Great lecture so far. Haven't had the time to watch the whole lecture, but one thing I want to mention is that there are techniques to improve the buffer manager performance as for instance described here by Goetz Graefe:
http://www.vldb.org/pvldb/vol8/p37-graefe.pdf
I've implemented an even simpler solution for my Open Source Data Store (https://sirix.io) in that each page stores a number of references, which are itself lightweight pointer objects (in Java) and it simply stores an in-memory reference as well as a pointer to the location to fetch it from disk/a flash drive. If the buffer manager has these Objects as keys on eviction we can simply null the reference to the in-memory page instance.
I find it hard to reconcile the incredible generousity of making this material available for free on the internet with the cringeworthiness of Andy Pavlo's style. I love the material but the "6th form humour" is really off-putting and he doesn't need it.
Nobody needs anything. You didn't need to write your comment. And neither did I have to write this one. That's terrible criteria to judge anything, if it even means anything sensible at all.
I have to agree with the parent poster: the skits do take away from the content. I'm grateful the author was so generous to share his knowledge with the world, but the skits are distracting and off-putting.
Ha! It really comes down to personal preferences. Distinctive style of presenting material is what really makes a lecture engaging to me. Also, as a selection filter given the abundance of content online.
Personally, I enjoy the material on databases—but if I’m being honest, the main reason I watch the first lecture is to find out what sort of trouble Andy Pavlo has gotten into.
Andy’s gags are a tiny, tiny fraction of the material. Like, ~5min out of 10+ hours of lectures in a given class. They’re really easy to skip over if you don’t like them.
I've watched some of these and the material and teacher are awesome. Two questions come to mind:
1. A ton of effort seems to be spent on making things run in parallel, but that introduces quite a bit of overhead too, so how well does a sequential baseline actually perform? By sequential baseline I mean a single thread that just executes all incoming transactions one by one in sequence.
2. This course seems to spend a lot of time on things that the teacher says are things you shouldn't do anyway. For instance there is an entire lecture on skip lists and Bw-trees, and at the end the teacher mentions that these are terrible. This is interesting from a historical perspective, but not only does this take a lot of time, I also lose track of which things you should and which things you shouldn't do. It'd be interesting to have a compressed course that spends less time on things you should not do, perhaps by adding annotations to the video to skip sections that are about things you should not do.
A ton of effort seems to be spent on making things run in parallel, but that introduces quite a bit of overhead too, so how well does a sequential baseline actually perform? By sequential baseline I mean a single thread that just executes all incoming transactions one by one in sequence.
You should check out the H-Store research project[1] and its commercial successor VoltDB. They’re basically a study in how much you can win with a federation of single-threaded database systems.

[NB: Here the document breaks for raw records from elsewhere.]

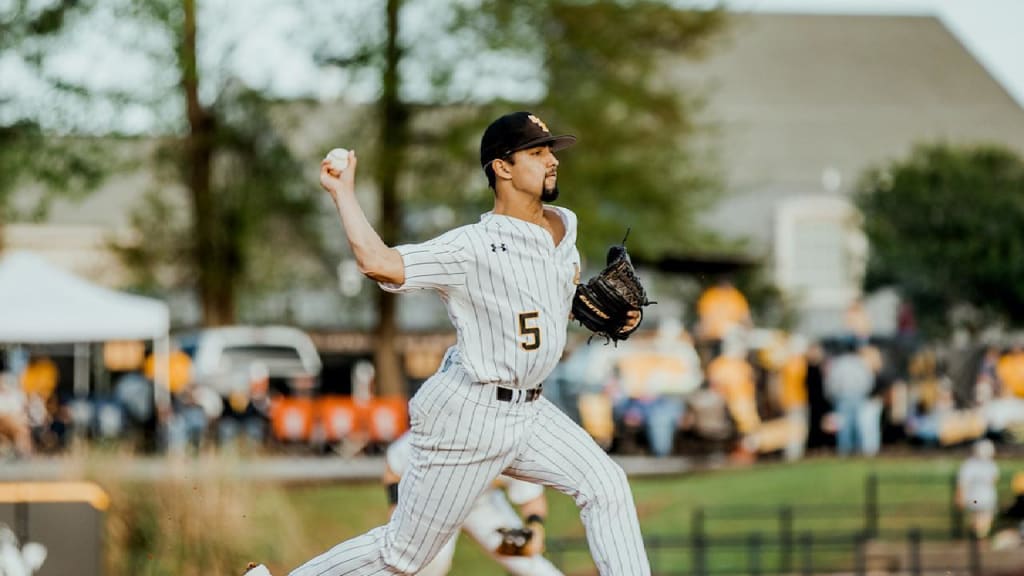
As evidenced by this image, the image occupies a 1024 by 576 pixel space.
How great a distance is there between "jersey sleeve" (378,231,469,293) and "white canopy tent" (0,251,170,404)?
499 inches

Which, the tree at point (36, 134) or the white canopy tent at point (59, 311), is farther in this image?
the tree at point (36, 134)

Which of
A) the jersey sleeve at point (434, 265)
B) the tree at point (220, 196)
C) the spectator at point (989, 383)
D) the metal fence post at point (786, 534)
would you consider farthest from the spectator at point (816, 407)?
the jersey sleeve at point (434, 265)

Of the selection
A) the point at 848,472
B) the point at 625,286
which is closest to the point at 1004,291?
the point at 848,472

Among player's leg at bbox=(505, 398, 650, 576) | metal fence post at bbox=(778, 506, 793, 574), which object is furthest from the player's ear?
metal fence post at bbox=(778, 506, 793, 574)

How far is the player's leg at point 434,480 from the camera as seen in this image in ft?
19.8

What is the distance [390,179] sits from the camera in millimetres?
28500

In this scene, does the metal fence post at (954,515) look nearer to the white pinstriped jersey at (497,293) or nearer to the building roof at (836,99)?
the white pinstriped jersey at (497,293)

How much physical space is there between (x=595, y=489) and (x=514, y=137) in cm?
129

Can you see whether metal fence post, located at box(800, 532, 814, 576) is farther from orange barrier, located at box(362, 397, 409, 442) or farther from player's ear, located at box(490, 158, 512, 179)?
orange barrier, located at box(362, 397, 409, 442)

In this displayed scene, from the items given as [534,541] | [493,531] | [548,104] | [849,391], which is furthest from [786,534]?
[548,104]

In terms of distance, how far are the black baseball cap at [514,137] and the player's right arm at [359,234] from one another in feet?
1.89

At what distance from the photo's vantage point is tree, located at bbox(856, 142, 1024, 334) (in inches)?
1485

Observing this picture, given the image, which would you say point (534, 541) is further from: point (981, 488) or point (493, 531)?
point (981, 488)

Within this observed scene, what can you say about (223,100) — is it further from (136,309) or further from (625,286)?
(625,286)
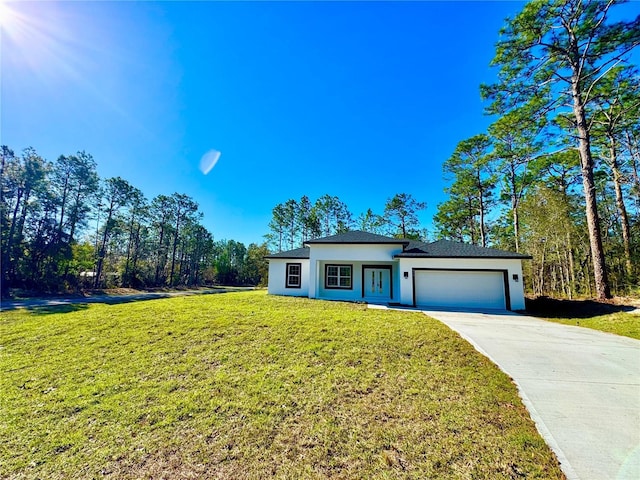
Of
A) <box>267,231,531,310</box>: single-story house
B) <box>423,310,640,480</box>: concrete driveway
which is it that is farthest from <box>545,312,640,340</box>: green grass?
<box>267,231,531,310</box>: single-story house

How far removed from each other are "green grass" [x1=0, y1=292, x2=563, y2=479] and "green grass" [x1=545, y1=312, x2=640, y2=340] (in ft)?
18.5

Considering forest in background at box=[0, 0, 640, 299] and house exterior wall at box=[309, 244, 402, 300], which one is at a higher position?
forest in background at box=[0, 0, 640, 299]

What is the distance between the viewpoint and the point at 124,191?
27969 millimetres

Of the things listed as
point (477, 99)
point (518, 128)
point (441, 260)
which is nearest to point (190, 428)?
point (441, 260)

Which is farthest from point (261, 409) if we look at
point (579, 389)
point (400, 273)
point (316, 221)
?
point (316, 221)

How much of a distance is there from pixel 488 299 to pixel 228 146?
1692 cm

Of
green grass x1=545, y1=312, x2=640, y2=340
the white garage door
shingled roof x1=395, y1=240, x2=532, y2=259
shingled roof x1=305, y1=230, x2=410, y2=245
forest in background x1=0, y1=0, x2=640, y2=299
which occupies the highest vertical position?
forest in background x1=0, y1=0, x2=640, y2=299

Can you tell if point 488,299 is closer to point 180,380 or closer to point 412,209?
point 180,380

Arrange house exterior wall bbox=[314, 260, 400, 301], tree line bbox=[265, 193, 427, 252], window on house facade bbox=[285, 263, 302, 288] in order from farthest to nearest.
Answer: tree line bbox=[265, 193, 427, 252], window on house facade bbox=[285, 263, 302, 288], house exterior wall bbox=[314, 260, 400, 301]

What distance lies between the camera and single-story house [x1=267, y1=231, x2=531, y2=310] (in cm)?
1195

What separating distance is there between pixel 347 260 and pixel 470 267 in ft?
19.5

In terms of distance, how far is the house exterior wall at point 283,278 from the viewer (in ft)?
51.4

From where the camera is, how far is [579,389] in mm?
3822

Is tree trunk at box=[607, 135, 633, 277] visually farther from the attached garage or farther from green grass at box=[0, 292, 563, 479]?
green grass at box=[0, 292, 563, 479]
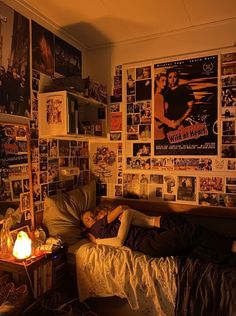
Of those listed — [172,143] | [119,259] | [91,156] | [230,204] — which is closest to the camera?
[119,259]

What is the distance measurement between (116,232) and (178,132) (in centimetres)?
102

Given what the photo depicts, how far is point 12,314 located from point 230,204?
173cm

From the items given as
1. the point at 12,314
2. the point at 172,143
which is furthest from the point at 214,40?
the point at 12,314

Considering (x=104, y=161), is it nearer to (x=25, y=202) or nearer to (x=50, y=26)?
(x=25, y=202)

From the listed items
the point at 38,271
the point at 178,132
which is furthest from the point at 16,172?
the point at 178,132

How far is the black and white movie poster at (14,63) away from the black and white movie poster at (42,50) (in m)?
0.08

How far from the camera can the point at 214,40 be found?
2.17 m

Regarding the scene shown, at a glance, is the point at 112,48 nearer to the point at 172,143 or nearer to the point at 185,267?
the point at 172,143

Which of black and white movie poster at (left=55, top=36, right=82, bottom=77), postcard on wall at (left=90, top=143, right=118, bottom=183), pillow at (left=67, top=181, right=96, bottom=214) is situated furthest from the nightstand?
black and white movie poster at (left=55, top=36, right=82, bottom=77)

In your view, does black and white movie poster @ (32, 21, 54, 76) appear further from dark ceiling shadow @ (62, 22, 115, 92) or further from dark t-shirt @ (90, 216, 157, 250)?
dark t-shirt @ (90, 216, 157, 250)

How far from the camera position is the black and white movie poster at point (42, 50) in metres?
1.97

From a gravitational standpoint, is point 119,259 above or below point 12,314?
above

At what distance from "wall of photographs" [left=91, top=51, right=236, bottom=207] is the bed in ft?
2.40

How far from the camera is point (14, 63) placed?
178 cm
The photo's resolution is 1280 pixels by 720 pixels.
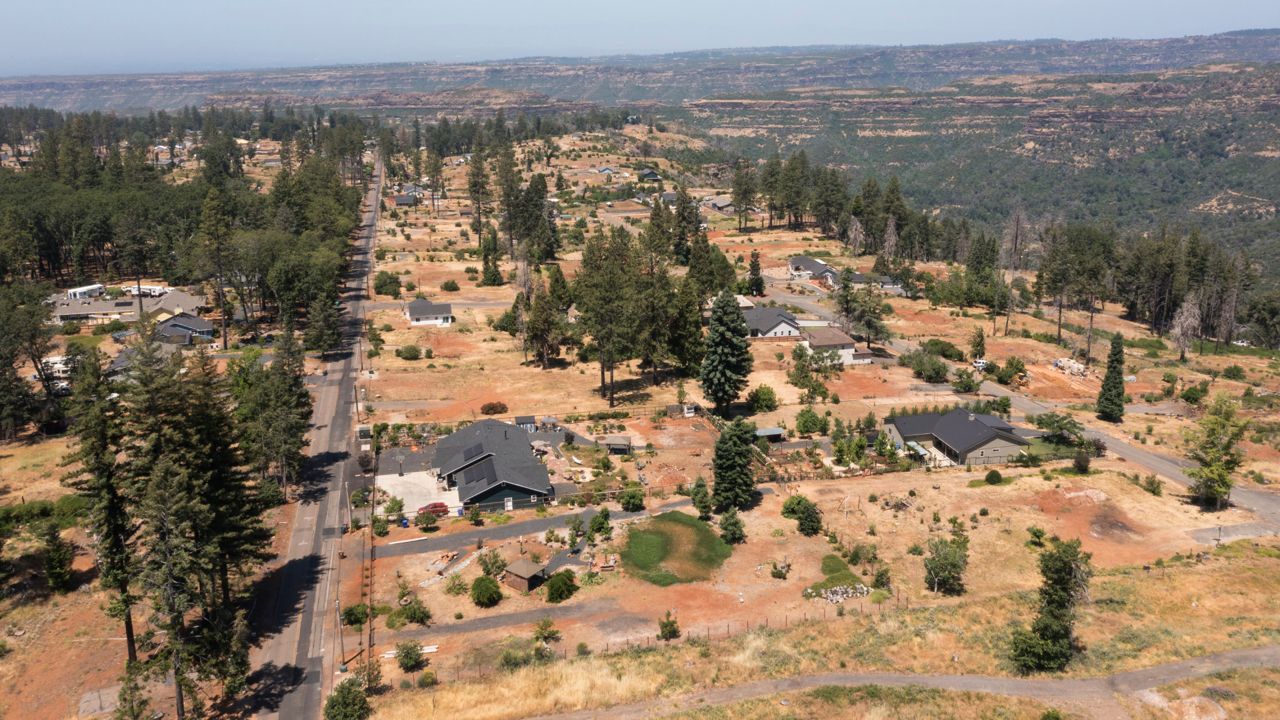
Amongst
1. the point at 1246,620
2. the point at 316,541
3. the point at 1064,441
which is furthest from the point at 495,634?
the point at 1064,441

I've implemented an even simpler solution for my Open Source Data Store (https://sirix.io) in that each page stores a number of references, which are itself lightweight pointer objects (in Java) and it simply stores an in-memory reference as well as a pointer to the location to fetch it from disk/a flash drive. If the buffer manager has these Objects as keys on eviction we can simply null the reference to the in-memory page instance.